Under the watchful gaze of a wonky-eyed Elvis bust, Emma Ruth Rundle threw a guitar strap over her head and demolished the audience. There was a late start due to some technical difficulties. Regardless, Rundle and Jaye Jayle brought thunder and sparks to the stage of Allston’s Great Scott last Thursday night.
Jaye Jayle opened with the deliberate beating of As Soon As Night. From a repetitive structure, the band peeled off into eddies of synth, tense guitar solos, and brief pay-offs adding depth and interest to the initial steadiness. The set was marked by bass that felt like a heavy footstep and lyrics that emphasized the push and pull of freedom and responsibility.
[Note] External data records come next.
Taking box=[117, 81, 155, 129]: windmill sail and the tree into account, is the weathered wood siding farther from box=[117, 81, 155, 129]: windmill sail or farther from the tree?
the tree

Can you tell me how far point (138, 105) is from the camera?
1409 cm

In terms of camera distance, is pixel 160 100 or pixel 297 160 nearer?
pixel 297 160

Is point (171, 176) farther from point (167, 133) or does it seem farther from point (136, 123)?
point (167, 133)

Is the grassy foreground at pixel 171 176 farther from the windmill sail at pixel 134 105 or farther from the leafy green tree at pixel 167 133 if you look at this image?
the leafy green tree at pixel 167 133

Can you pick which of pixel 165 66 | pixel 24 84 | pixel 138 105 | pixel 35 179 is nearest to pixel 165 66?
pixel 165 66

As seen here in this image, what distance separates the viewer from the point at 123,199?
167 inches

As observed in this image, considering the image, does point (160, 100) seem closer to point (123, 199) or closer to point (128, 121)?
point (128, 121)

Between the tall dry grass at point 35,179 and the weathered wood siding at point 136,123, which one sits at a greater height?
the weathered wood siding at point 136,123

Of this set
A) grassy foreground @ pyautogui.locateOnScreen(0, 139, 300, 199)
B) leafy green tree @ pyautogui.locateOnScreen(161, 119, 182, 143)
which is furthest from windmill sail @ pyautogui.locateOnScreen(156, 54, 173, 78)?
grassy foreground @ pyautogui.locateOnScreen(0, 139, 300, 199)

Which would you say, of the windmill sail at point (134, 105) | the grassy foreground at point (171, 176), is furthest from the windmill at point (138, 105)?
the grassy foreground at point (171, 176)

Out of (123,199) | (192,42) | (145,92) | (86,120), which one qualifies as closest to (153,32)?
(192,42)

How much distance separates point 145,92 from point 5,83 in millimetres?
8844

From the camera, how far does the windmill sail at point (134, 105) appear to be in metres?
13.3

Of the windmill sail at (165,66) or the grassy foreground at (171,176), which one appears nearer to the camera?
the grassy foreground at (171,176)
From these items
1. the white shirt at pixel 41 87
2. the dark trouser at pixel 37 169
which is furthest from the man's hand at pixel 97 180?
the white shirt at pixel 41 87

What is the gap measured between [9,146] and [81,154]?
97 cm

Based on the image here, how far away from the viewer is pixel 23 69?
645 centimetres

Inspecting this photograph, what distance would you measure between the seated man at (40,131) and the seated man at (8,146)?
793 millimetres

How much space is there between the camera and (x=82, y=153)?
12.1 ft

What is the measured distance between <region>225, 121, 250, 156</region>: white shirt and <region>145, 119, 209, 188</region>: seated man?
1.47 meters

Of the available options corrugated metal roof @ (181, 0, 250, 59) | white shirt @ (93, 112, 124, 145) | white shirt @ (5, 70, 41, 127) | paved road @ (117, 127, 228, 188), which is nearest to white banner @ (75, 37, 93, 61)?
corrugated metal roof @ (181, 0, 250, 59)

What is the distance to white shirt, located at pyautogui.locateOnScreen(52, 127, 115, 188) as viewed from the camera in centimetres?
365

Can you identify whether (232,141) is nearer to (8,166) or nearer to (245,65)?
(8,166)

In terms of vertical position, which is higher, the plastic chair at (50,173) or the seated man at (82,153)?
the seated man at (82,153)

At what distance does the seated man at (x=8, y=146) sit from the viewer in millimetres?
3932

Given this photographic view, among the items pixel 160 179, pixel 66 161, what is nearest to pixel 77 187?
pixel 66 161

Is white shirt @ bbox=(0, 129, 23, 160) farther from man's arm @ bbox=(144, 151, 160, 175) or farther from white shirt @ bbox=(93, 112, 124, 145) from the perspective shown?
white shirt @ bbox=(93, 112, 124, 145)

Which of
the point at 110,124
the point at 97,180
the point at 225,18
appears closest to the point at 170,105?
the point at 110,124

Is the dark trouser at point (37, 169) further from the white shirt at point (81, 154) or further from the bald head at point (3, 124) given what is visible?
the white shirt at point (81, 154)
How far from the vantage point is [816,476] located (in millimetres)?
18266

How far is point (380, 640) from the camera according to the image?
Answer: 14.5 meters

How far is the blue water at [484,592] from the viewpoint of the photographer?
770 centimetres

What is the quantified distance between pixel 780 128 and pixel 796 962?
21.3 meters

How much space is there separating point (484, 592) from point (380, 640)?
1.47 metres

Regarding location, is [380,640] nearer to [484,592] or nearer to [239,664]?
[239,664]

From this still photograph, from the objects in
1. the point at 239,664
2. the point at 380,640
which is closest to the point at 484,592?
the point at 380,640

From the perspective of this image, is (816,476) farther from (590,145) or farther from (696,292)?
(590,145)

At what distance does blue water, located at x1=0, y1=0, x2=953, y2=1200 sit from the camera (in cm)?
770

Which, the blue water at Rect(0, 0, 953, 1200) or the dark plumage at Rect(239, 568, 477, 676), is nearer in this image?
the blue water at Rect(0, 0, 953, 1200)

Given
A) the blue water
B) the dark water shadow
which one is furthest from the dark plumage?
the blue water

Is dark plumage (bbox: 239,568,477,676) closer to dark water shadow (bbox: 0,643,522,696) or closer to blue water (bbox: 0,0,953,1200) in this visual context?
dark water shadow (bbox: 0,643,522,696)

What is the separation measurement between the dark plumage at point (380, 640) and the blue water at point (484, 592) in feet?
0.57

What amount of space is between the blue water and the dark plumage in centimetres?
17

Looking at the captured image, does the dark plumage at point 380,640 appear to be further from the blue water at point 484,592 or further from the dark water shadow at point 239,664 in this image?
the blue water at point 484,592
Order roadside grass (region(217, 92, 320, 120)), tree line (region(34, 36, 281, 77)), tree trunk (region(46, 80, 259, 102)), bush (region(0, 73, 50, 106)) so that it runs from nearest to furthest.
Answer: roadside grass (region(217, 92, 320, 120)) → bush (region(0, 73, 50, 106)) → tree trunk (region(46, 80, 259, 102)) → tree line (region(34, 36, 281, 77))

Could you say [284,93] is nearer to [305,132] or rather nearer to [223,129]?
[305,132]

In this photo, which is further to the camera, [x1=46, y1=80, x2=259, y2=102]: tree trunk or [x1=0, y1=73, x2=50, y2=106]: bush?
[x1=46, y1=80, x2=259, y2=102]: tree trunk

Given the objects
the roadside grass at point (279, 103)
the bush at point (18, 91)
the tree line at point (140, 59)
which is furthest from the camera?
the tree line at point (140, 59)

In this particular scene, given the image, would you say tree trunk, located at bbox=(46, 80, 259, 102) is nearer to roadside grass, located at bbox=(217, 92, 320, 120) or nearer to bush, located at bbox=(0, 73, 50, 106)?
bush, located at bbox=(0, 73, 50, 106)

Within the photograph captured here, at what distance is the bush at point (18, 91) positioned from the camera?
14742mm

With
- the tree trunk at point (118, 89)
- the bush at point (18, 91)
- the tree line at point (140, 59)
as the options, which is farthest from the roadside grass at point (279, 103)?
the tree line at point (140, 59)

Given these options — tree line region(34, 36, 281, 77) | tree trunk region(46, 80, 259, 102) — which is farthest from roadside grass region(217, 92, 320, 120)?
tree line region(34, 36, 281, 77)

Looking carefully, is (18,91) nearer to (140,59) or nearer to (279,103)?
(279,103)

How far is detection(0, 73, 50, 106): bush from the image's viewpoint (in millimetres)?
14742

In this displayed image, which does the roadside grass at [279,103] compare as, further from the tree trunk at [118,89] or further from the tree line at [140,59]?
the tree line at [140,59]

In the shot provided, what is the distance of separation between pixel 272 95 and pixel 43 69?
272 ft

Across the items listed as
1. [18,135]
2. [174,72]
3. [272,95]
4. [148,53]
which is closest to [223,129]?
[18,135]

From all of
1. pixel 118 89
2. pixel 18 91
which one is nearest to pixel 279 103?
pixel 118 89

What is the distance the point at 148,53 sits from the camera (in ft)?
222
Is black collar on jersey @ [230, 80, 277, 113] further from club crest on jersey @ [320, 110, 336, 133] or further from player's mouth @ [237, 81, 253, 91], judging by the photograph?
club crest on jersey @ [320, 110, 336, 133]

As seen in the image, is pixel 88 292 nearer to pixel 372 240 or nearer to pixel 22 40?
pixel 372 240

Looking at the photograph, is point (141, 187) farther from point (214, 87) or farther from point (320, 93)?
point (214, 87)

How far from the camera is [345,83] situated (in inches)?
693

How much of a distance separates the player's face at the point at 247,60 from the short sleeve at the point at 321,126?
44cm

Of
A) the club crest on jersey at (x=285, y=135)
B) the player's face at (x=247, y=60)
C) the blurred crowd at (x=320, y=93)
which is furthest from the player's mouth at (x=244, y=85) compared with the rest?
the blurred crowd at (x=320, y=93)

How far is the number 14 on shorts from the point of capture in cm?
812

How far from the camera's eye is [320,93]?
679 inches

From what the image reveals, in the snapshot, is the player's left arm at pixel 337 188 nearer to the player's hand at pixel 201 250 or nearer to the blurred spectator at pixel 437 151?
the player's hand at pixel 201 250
As the lights came up, the crowd moved back towards the bar and the TV playing the Sox game. A merch table was decked out with shirts and prints of illustrated nooses, skeletal bodies, and horses. The prints were made by Emma herself, influenced by the animal her latest album is named for; a muse for the contradictory nature of freedom. Lights dimmed once more and the crowd pressed back to the stage to find a new figure washed with warm stage lights. Rundle began with a quick thank you and then proceeded to play her face off. The chemistry with the band was obvious. All performers of high technical caliber, their forays into the experimental had a strong foundation and were well received by a bobbing audience.
Rundle cruised through the new album. Her vocals stretched out from under the blare. She punctuated songs with brief understatements.
“This is for my sister.”
“This is Control.”
“This is Heaven.”
The show came to a close with an epic growl. Rundle pulled out a bow, pushed it into her guitar, and began to build the energy of the room once more. The band came in, simultaneously fueling and feeding off of the initial push. Then, together they took us down into the heart of the song. Rundle curled around her guitar and sang out to the mic from center stage. It sounded like copper. I don’t know how else to describe her voice. There was warmth and reflection and conductivity and ultimately, connection. It felt tangible. And then it was over.
Getting to watch someone so talented treat an audience with humbled respect and gratitude always makes me pause. We both think we’re the lucky ones when the lights come up. We both think the other is secretly wrong and that we were the one who got the better end of the deal. It’s hard to know who’s right but Thursday night, I’m pretty sure it was me.